**Task goal**
After locating the line with "class: Mammalia" in the records below, print it and every line after it exactly.
(Beginning of Records)
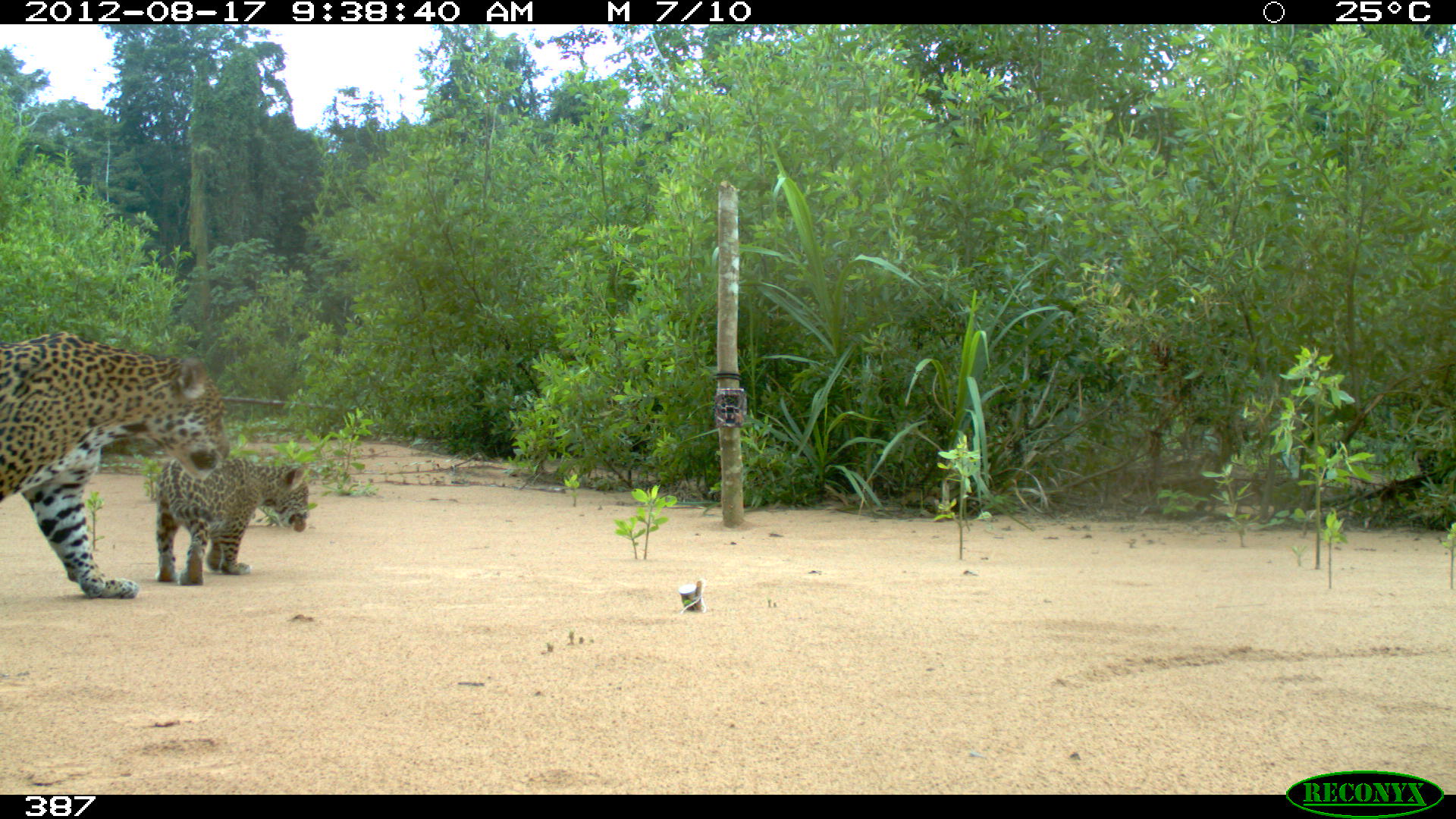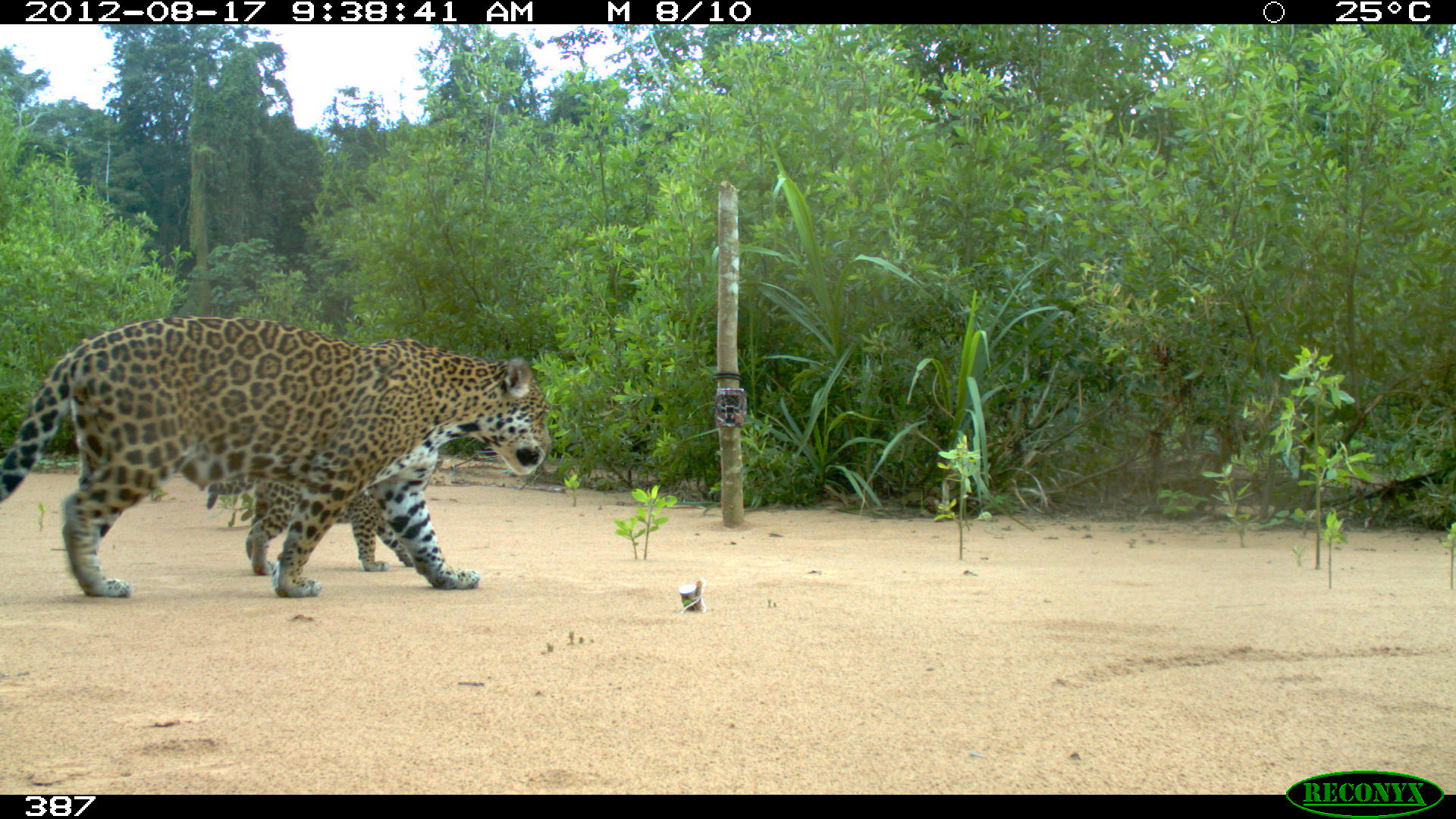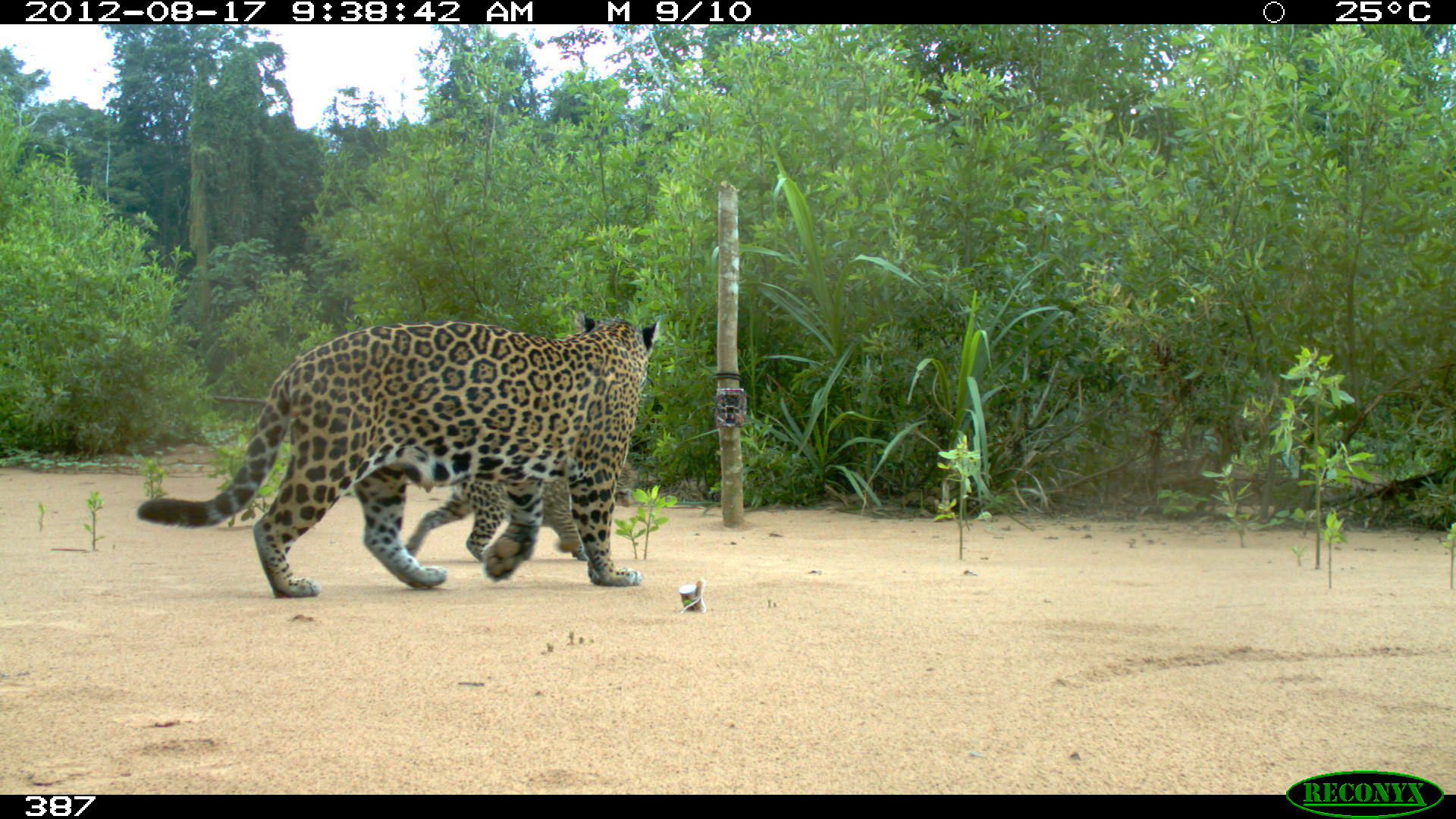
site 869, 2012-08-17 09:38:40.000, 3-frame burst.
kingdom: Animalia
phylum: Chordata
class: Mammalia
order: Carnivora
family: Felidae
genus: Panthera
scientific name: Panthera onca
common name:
(End of Records)
**Answer to this problem**
class: Mammalia
order: Carnivora
family: Felidae
genus: Panthera
scientific name: Panthera onca
common name:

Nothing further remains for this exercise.